» BACAAN YANG DIBERIKAN:
JENEWA, SATUHARAPAN.COM-Badan hak asasi manusia tertinggi PBB (Perserikatan Bangsa-bangsa) mengeluarkan resolusi konsensus pada hari Jumat (12/2) yang mendesak para pemimpin militer di Myanmar untuk segera membebaskan Aung San Suu Kyi dan pemimpin pemerintah sipil lainnya yang ditahan setelah kudeta militer.

Dalam sesi khusus di Dewan Hak Asasi Manusia, resolusi asli yang diajukan oleh Inggris dan Uni Eropa direvisi untuk menghapus kalimat seruan guna meningkatkan kemampuan pakar hak asasi PBB untuk memeriksa Myanmar.

Setelah resolusi yang diperbarui disahkan tanpa ada pertentangan, Duta Besar China, Chen Xu, berterima kasih kepada para sponsor karena "mengadopsi rekomendasi kami" tetapi mengatakan China menjauhkan diri dari tindakan tersebut.

Para sponsor resolusi dewan setuju untuk melunakkan bahasa teks mereka untuk memenangkan konsensus dan untuk menunjukkan bahwa 47 anggota badan bersatu dalam masalah hak asasi manusia yang pelik.

» MATERI YANG DIBERIKAN:

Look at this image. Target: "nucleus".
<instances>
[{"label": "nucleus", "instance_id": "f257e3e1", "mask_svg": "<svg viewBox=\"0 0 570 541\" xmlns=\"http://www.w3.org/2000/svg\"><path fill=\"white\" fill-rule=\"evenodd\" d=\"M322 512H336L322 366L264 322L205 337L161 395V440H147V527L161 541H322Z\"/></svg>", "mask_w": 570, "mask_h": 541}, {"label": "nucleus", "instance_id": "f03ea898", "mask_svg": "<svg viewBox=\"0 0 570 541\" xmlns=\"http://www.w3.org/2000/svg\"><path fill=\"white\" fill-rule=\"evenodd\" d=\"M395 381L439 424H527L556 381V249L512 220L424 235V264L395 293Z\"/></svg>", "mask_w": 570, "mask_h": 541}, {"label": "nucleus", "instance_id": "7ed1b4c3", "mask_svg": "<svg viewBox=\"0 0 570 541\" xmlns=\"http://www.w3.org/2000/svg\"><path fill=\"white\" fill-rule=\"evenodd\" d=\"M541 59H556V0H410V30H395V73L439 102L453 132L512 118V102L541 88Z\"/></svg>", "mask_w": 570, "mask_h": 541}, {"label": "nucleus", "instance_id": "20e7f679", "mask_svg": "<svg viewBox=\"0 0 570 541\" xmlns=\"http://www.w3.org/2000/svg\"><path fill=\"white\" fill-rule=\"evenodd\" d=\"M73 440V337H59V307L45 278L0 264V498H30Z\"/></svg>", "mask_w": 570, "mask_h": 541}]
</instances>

» TUJUAN TUGAS: Teruskan berita tentang resolusi PBB mengenai Myanmar di atas, mulai dari setelah kalimat terakhirnya.

» JAWABAN YANG DIHARAPKAN:
Dewan tidak memiliki kekuasaan untuk menjatuhkan sanksi, tetapi dapat memberikan sorotan politik tentang pelanggaran HAM. Sesi itu dilakukan tak lama setelah pemerintahan Biden, yang telah memberlakukan sanksi terhadap para pemimpin puncak kudeta Myanmar, menyatakan AS kembali bergabung di Dewan Hak Asasi Manusia, yang sebelumnya mundur pada masa pemerintahan Trump pada tahun 2018.

Juru bicara PBB, Stephane Dujarric, menyebut adopsi resolusi itu "langkah yang sangat penting" yang menunjukkan "komunitas internasional akan berbicara dengan keras... dalam menyerukan pemulihan dari peristiwa yang telah kita saksikan di Myanmar, dan untuk menghormati sepenuhnya kehendak demokrasi rakyat Myanmar serta penghormatan penuh terhadap hak asasi manusia mereka.

"Penggunaan kekuatan yang tidak proporsional, penggunaan amunisi aktif, itu semua tidak bisa diterima," tegas Dujarric.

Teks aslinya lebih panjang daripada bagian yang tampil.